Technical documentation of the server-side web crawler. Covers architecture, URL normalisation pipeline, deduplication, internal PageRank engine, adaptive priority scoring, orphan detection and all export formats.
The Web Crawler is a lightweight but feature-rich server-side crawling engine built entirely in Node.js without browser automation. Starting from a given base URL it recursively discovers internal links, analyses each page and produces a comprehensive dataset covering SEO signals, content quality, canonical state, link structure and sitemap data.
The crawler integrates with an existing sitemap.xml if present, uses it as a seed list and enriches crawl results with original priority and lastmod values. After crawling, a multi-stage post-processing pipeline runs duplicate detection, internal PageRank calculation, orphan detection and priority scoring before the final result is returned.
Capabilities at a glance
Max pages: 250 (configurable per request)

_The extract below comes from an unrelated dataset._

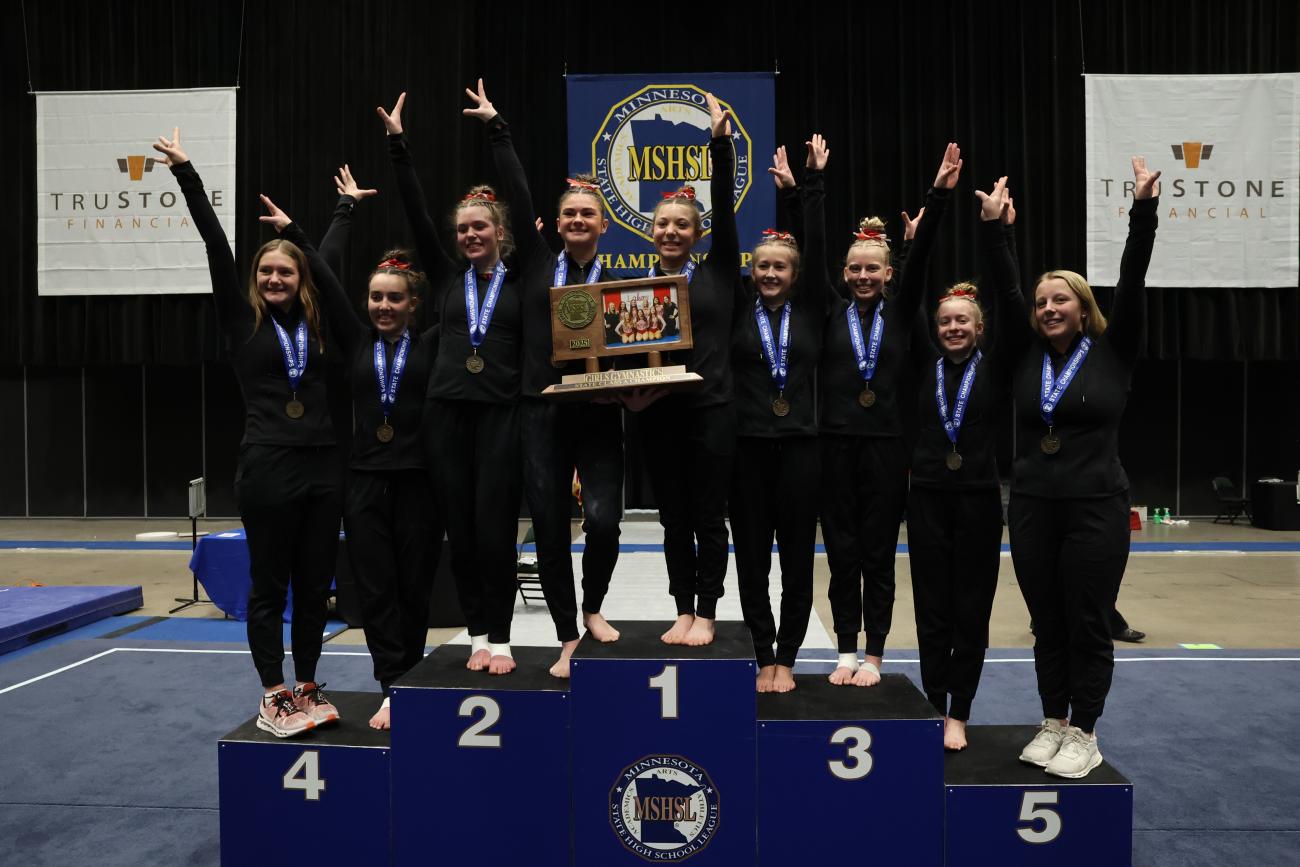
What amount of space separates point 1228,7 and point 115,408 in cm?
1467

Concurrency: Sequential with 200 ms politeness delay
Redirect handling: Up to 5 hops (301/302/303/307/308)
robots.txt: Full parsing, wildcard support, optional
Sitemap integration: Reads existing sitemap.xml as seed
Every URL discovered during crawling passes through a multi-step normalisation pipeline before being added to the queue. This prevents duplicate visits caused by trailing slashes, index files, tracking parameters or inconsistent query string ordering.
Normalisation steps
Trailing slash after query string: Removed (e.g. ?tid=2/ → ?tid=2)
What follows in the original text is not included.